# Information shown
________
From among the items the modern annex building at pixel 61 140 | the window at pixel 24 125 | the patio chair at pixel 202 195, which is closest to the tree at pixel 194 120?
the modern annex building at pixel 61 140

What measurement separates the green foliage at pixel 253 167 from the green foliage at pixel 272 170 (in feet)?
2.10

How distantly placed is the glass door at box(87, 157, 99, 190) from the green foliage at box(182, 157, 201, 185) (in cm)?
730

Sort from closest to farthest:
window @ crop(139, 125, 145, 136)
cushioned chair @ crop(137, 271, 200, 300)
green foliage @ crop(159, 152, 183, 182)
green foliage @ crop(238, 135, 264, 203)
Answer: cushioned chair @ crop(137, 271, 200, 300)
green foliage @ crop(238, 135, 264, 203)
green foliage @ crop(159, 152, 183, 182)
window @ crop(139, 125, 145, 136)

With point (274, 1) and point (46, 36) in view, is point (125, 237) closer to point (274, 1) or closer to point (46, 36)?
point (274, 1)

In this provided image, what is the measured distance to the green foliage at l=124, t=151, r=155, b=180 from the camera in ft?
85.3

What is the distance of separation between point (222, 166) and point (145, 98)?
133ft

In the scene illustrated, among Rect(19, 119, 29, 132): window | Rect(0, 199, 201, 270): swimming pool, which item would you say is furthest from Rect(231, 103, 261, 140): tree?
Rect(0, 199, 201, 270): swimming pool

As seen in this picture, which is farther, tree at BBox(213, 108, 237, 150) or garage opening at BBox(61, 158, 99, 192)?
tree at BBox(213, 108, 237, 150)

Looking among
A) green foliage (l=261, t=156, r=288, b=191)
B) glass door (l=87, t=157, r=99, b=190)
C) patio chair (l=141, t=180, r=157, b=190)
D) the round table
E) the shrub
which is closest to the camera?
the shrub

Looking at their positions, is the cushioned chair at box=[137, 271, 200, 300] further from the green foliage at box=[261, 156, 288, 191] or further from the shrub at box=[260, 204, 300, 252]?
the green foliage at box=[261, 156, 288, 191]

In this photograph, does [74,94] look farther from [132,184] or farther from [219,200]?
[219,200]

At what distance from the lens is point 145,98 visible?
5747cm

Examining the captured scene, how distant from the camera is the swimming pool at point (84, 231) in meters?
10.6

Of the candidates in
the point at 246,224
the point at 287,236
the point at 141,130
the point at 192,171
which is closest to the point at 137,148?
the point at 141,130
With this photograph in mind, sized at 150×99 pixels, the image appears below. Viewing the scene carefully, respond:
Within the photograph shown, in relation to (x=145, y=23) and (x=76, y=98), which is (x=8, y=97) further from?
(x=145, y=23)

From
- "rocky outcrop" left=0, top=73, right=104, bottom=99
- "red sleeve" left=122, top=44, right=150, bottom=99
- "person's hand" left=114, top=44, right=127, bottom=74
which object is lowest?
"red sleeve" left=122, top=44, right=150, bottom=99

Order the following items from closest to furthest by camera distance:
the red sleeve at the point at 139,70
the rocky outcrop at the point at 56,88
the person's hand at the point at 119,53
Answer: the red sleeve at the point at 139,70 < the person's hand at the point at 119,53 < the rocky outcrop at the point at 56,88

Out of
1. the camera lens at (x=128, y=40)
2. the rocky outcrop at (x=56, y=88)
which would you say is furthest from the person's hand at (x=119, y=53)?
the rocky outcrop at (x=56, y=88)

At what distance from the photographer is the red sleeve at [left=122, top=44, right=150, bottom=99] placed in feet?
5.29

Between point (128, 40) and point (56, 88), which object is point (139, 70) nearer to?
________
# Aim of the task
Show every line of the records above that contains the string "BBox", with case counting.

# Task answer
As seen in this picture, which is farther, tree at BBox(213, 108, 237, 150) or garage opening at BBox(61, 158, 99, 192)?
tree at BBox(213, 108, 237, 150)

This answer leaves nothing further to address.